Every few days, I change my route home and, instead of going from my office chair directly to my bedroom or a restaurant, I somehow find the wherewithal to take the road that leads me to the gym. In the twenty or so minutes that it takes me to get from my work parking lot to the parking lot that leads me into the gym, it's quite easy to talk myself out of going. But I'm so tired, I say to myself as I drive. You know what I could do? I could go home and clean up my email inbox, organize it all nice and pretty. Or I could catch up on some of the Sex in the City reruns OnDemand. Or I could reorganize my dresser. ANYTHING but go to the gym. But, more often than not, something inside me keeps my car pointed in the direction of a step class, a kickboxing class, or the elliptical machine. And what is it that motivates me? Is it the promise of thinner thighs and flatter abs? Is it the desire to rid myself of stress via weights and cardio? Is it picturing the two vacations to warm climates I'll be taking in 2007, the bathing suits I'll be forced to wear? No. It's none of the above.

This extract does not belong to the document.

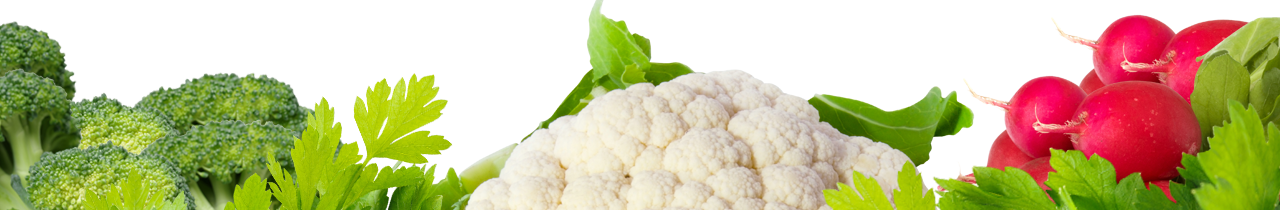 An arrangement of Brocolli, Cauliflower, radishes and cilantro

It's the ten or so minutes before my class starts, between changing into my old, worn out gym clothes and hopping my way through an hour of instructor-led torture. It's in those minutes that the true socializing occurs. The catching up with people I only see a few days a week, but who, nonetheless, get my entire life story in that short span of time. It's in that ten minutes where I'm greeted with such stunning nicknames as "Bitch" and "Whore" from the larger than life petit woman who parades around in her spandex pants and loose T-shirts like a gym mascot. It's the jokes about my smoking and drinking doled out by the tall blonde who steps and lifts and "double-times" it on the step next to me. It's the laughing and the jokes, the masochistic need I have to trade sarcastic insults with the other women who've found their way to the gym each night. That's what keeps me from giving up and going home.

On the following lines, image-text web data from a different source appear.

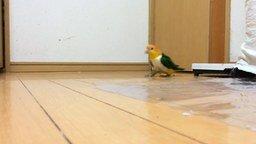 Смотреть Загадочное поведение попугая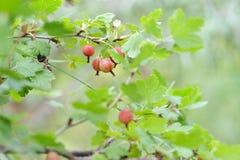 Ripe gooseberries Stock Photos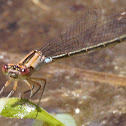 Plains Forktail  (females)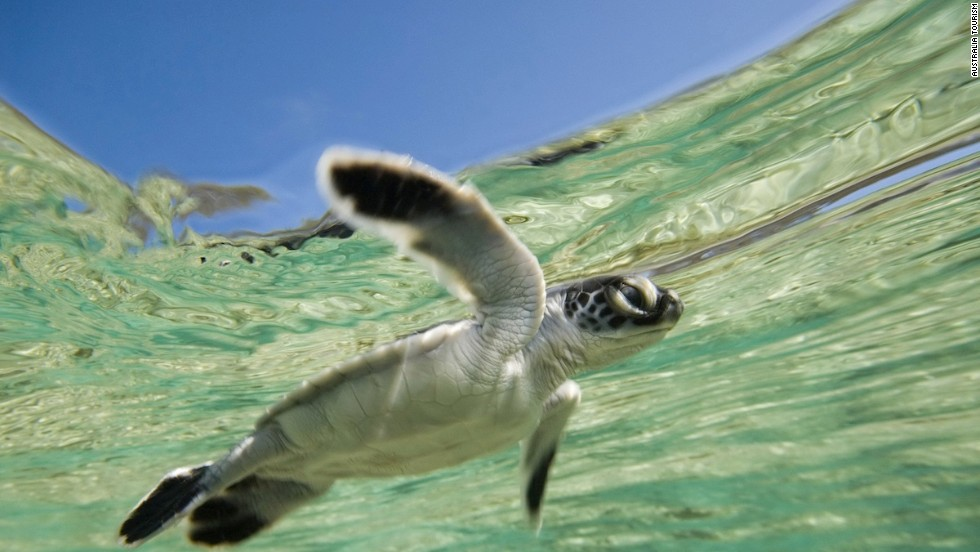 Guests checking into One&Only Hayman Island, due to reopen following extensive renovations in July 2014, will have the Great Barrier Reef -- and adorable critters like this guy -- at their doorstep.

It's funny, having a room full of women (and a few boys, here and there) whose company you keep so infrequently, but with whom you trade your most embarrassing or wonderful stories. A chorus of voices leaks out of the classroom even while we kick, jab and cross our way through class. Unable to contain ourselves, we hurl insults and hefty words through all of the sweat and work we're doing. We admonish "Shut up" or "Why aren't you working out, Judy?" over the teacher's instructions, cackling over orders to "kick higher" or "arabesque." I catch knocks against my character while I'm throwing punches. And it's delicious...The way it makes you forget how hard you're working, how it makes you forget the ache in your legs, the fatigue in your arms. The laughter that accompanies my gym sessions does me better than any amount of breathing through my straining, works my stomach far better than the fifty crunches we had to do.
Experts suggest that going to the gym with a "buddy" makes you more apt to continue going, is motivating enough to force you to stick to your gym commitment without even realizing it. I never agreed, choosing to view my gym experience, instead, as a solo project. I didn't join with anyone, I never went with anyone, and that's the way I liked it. From time to time I consider what it would be like to actually go with someone, to have plans to meet a friend every night. And as soon as I consider it, I let it go. Because I like my freedom, to go or not to go.
But without even realizing it, I met my motivation, my friend that I've committed to, in the form of a room full of women, who, despite age and life differences, have become my friends, and the reason I go.
Of course, I'd never talk to any of those bitches in real life.*
*Hello Judy! Hello Tisha! Hello ladies!